Sessanta brevi capitoli di orrore puro: fisico, morale, psicologico, totale. Una struttura binaria, che alterna la narrazione dei due fratelli, parallela in tempistica e ambientazione, e ci conduce per mano – spesso recalcitranti – in un lunghissimo viaggio (che spesso alterna ossessivamente passato esecrabile e presente disagiato) che va da quel maledetto 1944 in Ungheria al 2003 in Polonia, un lunedì 23 giugno sulla maledetta rampa di Auschwitz – Birkenau. Nella parte finale, un lungo capitolo (il 54) è “lasciato” alla narrazione di Sarah, la loro sorella, e le pagine si riempiono di un altro tipo di orrore (che dovete leggere da soli).

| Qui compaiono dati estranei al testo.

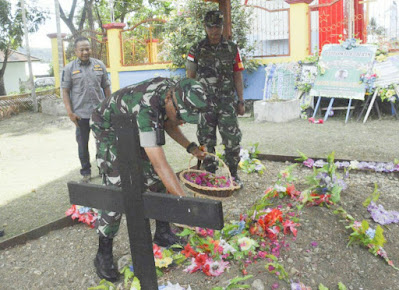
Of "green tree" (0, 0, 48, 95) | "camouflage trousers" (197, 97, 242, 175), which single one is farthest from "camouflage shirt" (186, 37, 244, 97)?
"green tree" (0, 0, 48, 95)

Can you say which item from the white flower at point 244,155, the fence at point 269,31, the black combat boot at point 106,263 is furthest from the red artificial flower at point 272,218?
the fence at point 269,31

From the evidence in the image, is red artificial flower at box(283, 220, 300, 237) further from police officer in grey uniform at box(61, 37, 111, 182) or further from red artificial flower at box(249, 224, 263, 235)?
police officer in grey uniform at box(61, 37, 111, 182)

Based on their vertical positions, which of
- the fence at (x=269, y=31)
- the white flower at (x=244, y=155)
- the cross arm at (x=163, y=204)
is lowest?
the white flower at (x=244, y=155)

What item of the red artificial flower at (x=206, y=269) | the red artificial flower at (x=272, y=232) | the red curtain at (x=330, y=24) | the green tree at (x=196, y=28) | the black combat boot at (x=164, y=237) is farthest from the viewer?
the green tree at (x=196, y=28)

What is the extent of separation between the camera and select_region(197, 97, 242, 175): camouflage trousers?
423 centimetres

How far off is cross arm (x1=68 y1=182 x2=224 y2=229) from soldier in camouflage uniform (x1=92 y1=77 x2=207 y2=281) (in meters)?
0.41

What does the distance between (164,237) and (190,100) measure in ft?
4.17

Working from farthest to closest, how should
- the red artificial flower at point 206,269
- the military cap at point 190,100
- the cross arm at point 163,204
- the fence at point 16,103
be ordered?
the fence at point 16,103, the red artificial flower at point 206,269, the military cap at point 190,100, the cross arm at point 163,204

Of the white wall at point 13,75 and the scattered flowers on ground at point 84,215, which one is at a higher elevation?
the white wall at point 13,75

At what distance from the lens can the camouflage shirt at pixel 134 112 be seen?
235 centimetres

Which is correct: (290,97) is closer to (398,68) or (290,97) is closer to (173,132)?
(398,68)

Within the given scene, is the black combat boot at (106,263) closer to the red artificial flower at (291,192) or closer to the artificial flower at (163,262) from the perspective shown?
the artificial flower at (163,262)

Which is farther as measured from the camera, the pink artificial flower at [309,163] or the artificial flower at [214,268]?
Result: the pink artificial flower at [309,163]

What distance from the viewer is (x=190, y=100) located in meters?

La parte più bella del libro è a mio avviso proprio qui: “Avevo trascorso un anno nei campi nazisti. Da allora non mi fido più delle persone, indipendentemente da quello che dicono. (…). Non ho mai parlato dei campi nazisti ai miei due figli. Non so perché in tutti questi anni non gli ho detto nulla. Ultimamente, però, i miei nipoti vogliono sapere. (…). Quando ero nei campi, io e le altre donne invocavamo vendetta! La vendetta sarà mettere al mondo bambini ebrei. Grazie a Dio li ho avuti, e questa è stata la mia vendetta“.

Particolare anche lo stile espressivo: la scelta narrativa dell’autrice va sul discorso diretto, che però è presentato come una sorta di discorso indiretto libero. Le battute, riportate in modo diretto (dice, grida, risponde…) si incastonano nel narrato, senza le virgolette ad interrompere il flusso del ricordo. Questo rende il fluire della storia ancora più veloce, immediato e soprattutto violento. Come uno schiaffo in viso.

Meditiamo, gente, meditiamo. Perché “QUESTO è STATO” (cit. Piera Sonnino).